Même Bale, ce serait trop gros ? Quelque part, oui. Parmi les types qui sont sur le banc, l’un deux, Michel Deza, jouait au FC Yutz en honneur régional. Il était très content de son sort à Yutz, mais le FC Metz lui demande une fois, deux fois, trois fois… Il est même entré au match aller, et depuis, ça fait 15 ans qu’il entraîne le FC Yutz. Franchement, même les exploits de Marseille, Lille qui a gagné à Milan, Toulouse qui a battu Naples une fois, ça ne vient pas surpasser ça. C’est une histoire qu’on n’oserait même pas écrire. Kurbos qui met les trois buts, c’est n’importe quoi. Comme le dit Luc Sonor : « À chaque fois que je vois une équipe battue par le Barça, je me dis « Nous, on l’a fait », et quand on me demande comment on s’y est pris, je réponds : « Aucune idée, mais on l’a fait. » » Alors bien sûr, il y a des éléments tangibles, ils savaient comment prendre la défense, tactiquement un plan de jeu… Mais des mecs qui viennent du fin fond de la Lorraine, qui n’est pas nécessairement l’endroit le plus brillant du pays, dont les frères, pères et potes travaillent dans l’acier, des footballeurs de peu qui tout à coup viennent fracasser des stars vingt fois mieux payées qu’eux… En fait, c’est comme si Jimmy Vicault avait tapé Usain Bolt en finale du 100m des derniers championnats du monde !
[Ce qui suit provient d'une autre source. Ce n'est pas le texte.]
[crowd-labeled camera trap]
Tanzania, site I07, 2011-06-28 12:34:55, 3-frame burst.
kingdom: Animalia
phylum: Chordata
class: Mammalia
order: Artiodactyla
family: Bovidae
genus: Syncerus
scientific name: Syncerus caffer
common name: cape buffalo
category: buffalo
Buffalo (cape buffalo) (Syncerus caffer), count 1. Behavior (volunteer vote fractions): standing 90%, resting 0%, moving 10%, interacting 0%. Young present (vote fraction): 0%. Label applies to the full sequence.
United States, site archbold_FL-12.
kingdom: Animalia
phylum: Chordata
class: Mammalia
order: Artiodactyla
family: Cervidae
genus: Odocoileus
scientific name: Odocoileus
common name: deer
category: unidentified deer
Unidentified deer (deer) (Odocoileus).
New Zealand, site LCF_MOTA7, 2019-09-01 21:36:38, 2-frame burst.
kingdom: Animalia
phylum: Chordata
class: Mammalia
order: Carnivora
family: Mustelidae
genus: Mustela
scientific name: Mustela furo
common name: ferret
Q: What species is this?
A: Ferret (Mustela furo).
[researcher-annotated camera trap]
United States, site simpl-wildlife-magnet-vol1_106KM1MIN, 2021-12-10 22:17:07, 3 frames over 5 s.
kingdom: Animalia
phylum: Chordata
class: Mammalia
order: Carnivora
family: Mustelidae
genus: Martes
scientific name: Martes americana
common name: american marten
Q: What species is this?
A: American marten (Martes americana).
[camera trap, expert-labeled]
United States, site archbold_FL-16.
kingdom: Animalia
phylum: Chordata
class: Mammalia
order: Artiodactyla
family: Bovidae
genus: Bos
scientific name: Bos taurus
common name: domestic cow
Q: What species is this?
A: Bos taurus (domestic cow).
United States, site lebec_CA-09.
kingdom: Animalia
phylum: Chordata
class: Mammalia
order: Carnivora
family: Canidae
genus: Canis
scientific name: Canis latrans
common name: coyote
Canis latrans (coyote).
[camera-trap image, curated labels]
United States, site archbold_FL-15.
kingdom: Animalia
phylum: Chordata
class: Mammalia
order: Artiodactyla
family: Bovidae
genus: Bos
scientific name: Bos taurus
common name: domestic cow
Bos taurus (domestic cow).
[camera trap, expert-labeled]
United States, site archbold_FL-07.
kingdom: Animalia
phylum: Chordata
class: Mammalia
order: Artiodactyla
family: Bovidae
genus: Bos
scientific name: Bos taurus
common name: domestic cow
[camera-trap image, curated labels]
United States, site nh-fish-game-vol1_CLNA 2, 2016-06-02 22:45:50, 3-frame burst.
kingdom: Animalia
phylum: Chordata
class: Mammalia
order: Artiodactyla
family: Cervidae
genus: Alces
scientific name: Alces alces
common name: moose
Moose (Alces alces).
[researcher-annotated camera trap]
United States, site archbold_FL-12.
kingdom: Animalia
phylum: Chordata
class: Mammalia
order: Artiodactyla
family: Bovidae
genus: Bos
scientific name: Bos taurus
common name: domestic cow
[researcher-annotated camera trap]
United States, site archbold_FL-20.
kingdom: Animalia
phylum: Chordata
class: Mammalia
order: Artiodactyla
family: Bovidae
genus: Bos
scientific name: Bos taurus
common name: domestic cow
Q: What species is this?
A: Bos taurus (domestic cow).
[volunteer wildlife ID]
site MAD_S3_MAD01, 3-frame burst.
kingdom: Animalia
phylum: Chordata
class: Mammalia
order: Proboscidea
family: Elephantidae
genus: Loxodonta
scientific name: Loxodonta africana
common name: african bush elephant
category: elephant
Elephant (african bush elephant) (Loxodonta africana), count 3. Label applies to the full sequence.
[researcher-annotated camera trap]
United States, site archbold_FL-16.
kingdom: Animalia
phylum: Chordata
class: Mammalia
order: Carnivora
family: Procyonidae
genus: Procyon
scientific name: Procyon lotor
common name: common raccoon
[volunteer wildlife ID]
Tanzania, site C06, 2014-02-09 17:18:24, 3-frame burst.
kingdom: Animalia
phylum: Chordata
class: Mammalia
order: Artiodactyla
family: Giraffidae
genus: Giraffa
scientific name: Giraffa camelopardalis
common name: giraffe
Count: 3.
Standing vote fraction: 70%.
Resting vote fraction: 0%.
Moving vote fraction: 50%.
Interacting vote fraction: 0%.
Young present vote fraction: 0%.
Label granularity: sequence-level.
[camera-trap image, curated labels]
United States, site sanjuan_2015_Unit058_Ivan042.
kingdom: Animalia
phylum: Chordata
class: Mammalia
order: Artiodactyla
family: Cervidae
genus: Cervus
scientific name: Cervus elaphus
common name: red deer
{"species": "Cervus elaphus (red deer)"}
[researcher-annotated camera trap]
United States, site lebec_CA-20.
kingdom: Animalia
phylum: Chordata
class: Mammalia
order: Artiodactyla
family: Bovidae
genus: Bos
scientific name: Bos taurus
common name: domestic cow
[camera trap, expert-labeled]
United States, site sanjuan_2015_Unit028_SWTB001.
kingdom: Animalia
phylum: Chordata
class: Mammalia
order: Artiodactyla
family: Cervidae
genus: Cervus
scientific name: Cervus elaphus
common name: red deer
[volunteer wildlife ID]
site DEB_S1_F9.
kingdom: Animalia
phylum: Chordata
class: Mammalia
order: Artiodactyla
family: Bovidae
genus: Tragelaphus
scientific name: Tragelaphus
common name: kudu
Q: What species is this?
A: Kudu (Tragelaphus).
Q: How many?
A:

Sauf qu’en plus, c’est une histoire collective…C’est ce que disent les mecs, à un moment donné, ils n’en pouvaient plus, ils étaient vraiment morts, mais à aucun moment, ils n’ont lâché. Parce qu’ils n’étaient pas seuls. Il s’agissait de toujours donner une solution pour le porteur, toujours faire le replacement, la course qu’il faut, échanger des regards, des mots. Comme le dit la femme de Marcel Husson : « Ce match a fait de vous des frères. » Et je dis ça sans vouloir verser dans l’angélisme à deux balles.

D’autant que si c’est une histoire aussi belle qu’incroyable, c’est avant tout une histoire de jambon… Il y a là trois versions. Dans tous les cas, c’est Shuster qui l’ouvre après le match aller. Un : Schuster dit « Ces mecs-là, c’est des jambons. » Deux : Schuster dit, en parlant de Michel Ettore, mauvais comme un cochon à l’aller : « Je lui enverrai un jambon pour le remercier. » Trois : « Si jamais ils se qualifient au retour, je leur enverrai un jambon. » Ce qui est sûr, en tout cas, c’est qu’au coup d’envoi du retour, Michel n’a qu’une envie : « Lui péter la gueule. » Et à la fin du match, alors que tous ses coéquipiers se jettent les uns sur les autres pour se congratuler, Ettore, lui, se jette sur Schuster pour lui hurler en pleine gueule : « Alors, il est où, mon jambon ?!?! » Sauf que Schuster ne comprenait rien, il ne parlait pas français…

FC Barcelone – FC Metz 1984 : le match de leur vie par Pierre Théobald aux éditions Serpenoise.